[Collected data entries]
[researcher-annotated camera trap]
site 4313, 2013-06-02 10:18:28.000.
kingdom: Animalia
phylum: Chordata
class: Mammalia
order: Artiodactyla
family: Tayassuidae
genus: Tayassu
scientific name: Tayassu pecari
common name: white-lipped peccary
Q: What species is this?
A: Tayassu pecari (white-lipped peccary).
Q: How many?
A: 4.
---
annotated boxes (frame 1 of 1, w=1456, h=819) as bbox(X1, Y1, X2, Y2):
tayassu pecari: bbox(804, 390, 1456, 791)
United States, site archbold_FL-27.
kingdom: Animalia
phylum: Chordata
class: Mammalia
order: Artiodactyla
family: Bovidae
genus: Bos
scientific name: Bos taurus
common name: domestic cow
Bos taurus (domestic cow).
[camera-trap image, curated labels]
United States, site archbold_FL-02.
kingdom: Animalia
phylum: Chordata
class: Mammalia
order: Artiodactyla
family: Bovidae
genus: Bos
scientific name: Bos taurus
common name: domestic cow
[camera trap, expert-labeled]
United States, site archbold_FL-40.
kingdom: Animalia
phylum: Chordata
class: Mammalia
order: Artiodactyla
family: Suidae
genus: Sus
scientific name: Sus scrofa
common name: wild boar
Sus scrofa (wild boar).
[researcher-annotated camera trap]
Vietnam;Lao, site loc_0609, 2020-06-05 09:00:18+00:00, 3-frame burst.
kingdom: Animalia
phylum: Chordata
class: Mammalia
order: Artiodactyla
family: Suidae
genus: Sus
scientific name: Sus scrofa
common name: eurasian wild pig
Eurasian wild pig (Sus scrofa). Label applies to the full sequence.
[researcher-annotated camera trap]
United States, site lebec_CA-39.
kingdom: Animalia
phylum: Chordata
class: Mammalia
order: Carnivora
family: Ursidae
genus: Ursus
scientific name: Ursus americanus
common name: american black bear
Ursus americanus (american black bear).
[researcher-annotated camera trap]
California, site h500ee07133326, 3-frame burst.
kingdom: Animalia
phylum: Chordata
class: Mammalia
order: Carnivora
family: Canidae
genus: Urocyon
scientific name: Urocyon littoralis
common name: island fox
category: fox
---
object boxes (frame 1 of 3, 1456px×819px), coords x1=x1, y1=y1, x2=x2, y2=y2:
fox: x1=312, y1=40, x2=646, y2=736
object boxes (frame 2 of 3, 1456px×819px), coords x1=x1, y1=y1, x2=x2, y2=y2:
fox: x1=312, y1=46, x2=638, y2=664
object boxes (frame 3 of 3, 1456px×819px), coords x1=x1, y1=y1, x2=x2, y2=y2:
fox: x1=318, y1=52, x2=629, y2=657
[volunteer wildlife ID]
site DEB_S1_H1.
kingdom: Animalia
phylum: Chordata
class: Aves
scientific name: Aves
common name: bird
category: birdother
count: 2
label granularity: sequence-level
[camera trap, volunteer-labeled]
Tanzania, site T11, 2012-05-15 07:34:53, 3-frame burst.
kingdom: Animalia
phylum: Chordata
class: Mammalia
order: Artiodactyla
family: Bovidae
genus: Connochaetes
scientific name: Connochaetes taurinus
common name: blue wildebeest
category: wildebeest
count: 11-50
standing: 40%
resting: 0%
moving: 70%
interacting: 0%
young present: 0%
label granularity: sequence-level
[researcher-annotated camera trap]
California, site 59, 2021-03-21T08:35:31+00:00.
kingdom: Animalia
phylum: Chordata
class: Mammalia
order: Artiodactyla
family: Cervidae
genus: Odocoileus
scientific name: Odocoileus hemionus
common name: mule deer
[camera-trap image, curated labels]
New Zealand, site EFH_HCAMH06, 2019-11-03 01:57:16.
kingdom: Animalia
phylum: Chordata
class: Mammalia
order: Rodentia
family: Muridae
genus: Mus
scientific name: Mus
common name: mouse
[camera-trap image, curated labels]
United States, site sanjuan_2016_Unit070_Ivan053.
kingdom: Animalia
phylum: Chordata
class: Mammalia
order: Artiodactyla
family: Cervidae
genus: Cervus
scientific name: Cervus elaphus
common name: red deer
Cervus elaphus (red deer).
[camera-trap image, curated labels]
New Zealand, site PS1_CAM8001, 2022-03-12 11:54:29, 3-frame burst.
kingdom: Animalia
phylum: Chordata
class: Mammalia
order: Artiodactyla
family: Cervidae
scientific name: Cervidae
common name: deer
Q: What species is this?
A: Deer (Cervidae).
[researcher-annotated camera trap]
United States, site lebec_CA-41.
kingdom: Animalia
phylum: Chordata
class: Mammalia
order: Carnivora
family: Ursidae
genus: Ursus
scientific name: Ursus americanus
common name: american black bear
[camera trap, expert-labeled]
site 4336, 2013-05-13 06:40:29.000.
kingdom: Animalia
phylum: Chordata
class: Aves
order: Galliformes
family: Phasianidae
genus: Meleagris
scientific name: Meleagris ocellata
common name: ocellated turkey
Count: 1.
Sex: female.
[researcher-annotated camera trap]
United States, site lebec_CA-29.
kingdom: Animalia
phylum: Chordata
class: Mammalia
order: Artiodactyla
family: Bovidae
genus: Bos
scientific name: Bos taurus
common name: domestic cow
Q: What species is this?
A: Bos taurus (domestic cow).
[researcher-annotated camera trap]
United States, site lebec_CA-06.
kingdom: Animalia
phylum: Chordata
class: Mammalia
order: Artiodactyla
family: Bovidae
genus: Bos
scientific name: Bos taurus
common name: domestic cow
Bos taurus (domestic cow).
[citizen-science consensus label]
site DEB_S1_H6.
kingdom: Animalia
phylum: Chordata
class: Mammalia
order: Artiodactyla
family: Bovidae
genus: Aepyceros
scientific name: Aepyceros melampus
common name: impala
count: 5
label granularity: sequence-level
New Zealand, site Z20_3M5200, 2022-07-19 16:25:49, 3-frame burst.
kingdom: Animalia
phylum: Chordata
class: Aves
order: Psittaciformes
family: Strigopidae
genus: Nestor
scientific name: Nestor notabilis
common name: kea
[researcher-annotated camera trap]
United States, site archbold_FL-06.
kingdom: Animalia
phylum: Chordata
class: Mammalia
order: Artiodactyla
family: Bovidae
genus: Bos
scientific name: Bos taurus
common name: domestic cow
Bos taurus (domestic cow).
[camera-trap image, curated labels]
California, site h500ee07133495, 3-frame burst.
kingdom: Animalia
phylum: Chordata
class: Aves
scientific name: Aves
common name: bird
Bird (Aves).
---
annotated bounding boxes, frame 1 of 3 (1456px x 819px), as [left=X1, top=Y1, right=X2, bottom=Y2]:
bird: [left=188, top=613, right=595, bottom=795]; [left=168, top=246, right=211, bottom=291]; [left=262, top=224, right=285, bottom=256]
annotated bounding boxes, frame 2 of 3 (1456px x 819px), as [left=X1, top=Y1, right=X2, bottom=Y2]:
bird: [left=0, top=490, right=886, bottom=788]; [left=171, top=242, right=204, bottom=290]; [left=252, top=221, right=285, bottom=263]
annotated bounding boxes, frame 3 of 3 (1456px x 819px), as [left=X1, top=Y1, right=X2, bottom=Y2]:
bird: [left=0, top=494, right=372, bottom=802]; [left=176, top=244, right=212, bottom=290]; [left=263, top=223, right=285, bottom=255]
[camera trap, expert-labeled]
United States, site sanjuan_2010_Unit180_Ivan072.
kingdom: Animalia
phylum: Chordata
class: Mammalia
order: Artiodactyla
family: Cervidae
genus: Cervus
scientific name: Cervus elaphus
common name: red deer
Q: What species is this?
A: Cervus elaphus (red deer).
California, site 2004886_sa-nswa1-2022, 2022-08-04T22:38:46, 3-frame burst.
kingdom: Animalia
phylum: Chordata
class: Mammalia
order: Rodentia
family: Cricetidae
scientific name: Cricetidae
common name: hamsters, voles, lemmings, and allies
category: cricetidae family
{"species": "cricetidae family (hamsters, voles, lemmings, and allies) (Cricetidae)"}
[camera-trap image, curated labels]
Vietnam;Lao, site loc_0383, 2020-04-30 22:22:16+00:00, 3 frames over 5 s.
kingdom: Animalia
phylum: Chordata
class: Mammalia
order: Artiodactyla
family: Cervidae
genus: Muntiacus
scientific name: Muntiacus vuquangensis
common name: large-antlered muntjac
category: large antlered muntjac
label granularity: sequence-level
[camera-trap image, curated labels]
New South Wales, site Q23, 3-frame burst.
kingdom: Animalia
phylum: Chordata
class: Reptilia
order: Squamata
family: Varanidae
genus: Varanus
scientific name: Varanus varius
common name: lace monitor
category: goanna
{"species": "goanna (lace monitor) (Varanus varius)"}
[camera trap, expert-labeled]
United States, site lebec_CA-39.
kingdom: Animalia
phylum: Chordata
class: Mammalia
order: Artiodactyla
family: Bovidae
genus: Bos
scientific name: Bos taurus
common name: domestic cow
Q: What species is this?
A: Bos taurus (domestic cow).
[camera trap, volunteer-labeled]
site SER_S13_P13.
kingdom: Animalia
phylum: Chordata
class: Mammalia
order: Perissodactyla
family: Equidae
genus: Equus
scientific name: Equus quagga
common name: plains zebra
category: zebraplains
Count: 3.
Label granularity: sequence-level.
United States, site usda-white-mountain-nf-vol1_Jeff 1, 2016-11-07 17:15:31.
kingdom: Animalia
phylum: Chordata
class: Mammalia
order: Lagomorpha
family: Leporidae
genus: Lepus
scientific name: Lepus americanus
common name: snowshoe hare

WORK TO COMPLETE.
From the data above, output exactly the lines between the one containing "[volunteer wildlife ID]" and the one containing "common name: blue wildebeest", counting both of them.

RESPONSE AREA.
[volunteer wildlife ID]
site DEB_S1_H1.
kingdom: Animalia
phylum: Chordata
class: Aves
scientific name: Aves
common name: bird
category: birdother
count: 2
label granularity: sequence-level
[camera trap, volunteer-labeled]
Tanzania, site T11, 2012-05-15 07:34:53, 3-frame burst.
kingdom: Animalia
phylum: Chordata
class: Mammalia
order: Artiodactyla
family: Bovidae
genus: Connochaetes
scientific name: Connochaetes taurinus
common name: blue wildebeest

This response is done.